Award or Grant: National Heart Lung and Blood Institute (NHLBI), 1 R61 HL156153-01 (2021-2023)
Prior Associated Grant: Non-occluding Zero-Thickness Inflatable Sensor Arrays for Conformable Mapping and Ablation
This project aims to develop and test a highly novel multi-electrode balloon catheter for acquiring whole chamber cardiac electrograms for atrial fibrillation (AF) with unprecedented fidelity and speed. In the large number of cases where pharmaceuticals cannot manage AF or generate severe side effects, minimally invasive electrodes are used to map electrical signals and ablate tissue thought to be the source of aberrant electrical pathways. While existing ablation protocols can treat the disease in many cases, these procedures can be lengthy (typically two to four hours) and are only somewhat effective (~60-70% success). These inefficiencies can be attributed in large part to a poor understanding of AF mechanisms. Complex spatio-temporal electrophysiological features, like “rotors,” play a key role in the disease, but typically cannot be detected by conventional mapping systems because their serial nature prevents measurements from being spatiotemporally resolved. New classes of multi-electrode (ME) catheters (known as basket catheters) were recently developed to simultaneously map the entire atrium. Here, an array of sensors are mounted on a spherical cage of stiff nitinol splines. The device is promising, but the rigid mechanical properties of the sensors and the frame they are mounted on yield poor conformability (~60% contact), diminishing performance. Additionally, sensor position is not well controlled; many sensors group in crevices in the atrial anatomy. So atrial maps often omit large regions of the chamber.

## Task
Continue the project description about the balloon catheter for mapping atrial fibrillation, starting right after its final sentence.

## Stored data
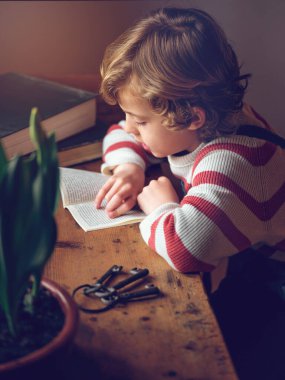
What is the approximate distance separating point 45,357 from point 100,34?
1.25m

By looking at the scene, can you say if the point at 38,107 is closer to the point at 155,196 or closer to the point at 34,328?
the point at 155,196

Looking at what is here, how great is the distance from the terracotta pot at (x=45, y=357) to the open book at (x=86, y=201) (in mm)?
379

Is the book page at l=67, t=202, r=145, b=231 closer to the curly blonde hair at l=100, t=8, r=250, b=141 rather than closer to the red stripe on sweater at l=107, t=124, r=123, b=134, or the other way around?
the curly blonde hair at l=100, t=8, r=250, b=141

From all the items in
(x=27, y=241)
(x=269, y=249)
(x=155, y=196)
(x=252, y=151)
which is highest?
(x=27, y=241)

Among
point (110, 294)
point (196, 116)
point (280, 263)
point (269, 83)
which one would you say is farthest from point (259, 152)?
point (269, 83)

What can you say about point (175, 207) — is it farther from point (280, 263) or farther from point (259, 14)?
point (259, 14)

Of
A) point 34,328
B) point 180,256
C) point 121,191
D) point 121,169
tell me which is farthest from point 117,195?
point 34,328

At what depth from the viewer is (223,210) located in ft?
3.16

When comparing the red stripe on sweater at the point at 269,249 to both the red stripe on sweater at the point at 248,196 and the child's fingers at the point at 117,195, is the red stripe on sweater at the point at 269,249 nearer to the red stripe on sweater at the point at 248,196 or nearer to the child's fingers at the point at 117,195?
the red stripe on sweater at the point at 248,196

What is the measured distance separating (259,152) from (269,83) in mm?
530

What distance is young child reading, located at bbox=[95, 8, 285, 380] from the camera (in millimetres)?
973

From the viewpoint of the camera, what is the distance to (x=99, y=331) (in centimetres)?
75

## Response area
To address these challenges, Dr. Dunham and Dr. Mosadegh developed a cardiac mapping device consisting of collections of active, hydraulic, soft-robotic actuators integrated with arrays of flexible electronic sensors that can perform mapping of the entire left atrium. This soft robotic sensor array (SRSA) system, once actuated (i.e., pressurized), forces the electrode array into contact with cardiac tissue without occluding blood flow. The soft actuators, made of compliant polyurethanes, will bend/stretch to adapt to each patient’s unique anatomy. The configurations are also well suited for adapting to complex atrial anatomies given their high level of compliance, and ability to undergo large deformations. The device leverages the advantages of soft robotic actuators and flexible electronic sensor arrays, both of which interface safely with tissue and conform to complex anatomy. The labs' central hypothesis: SRSAs will provide rapid and effective electrical mapping of electrograms from the entirety of patient atria.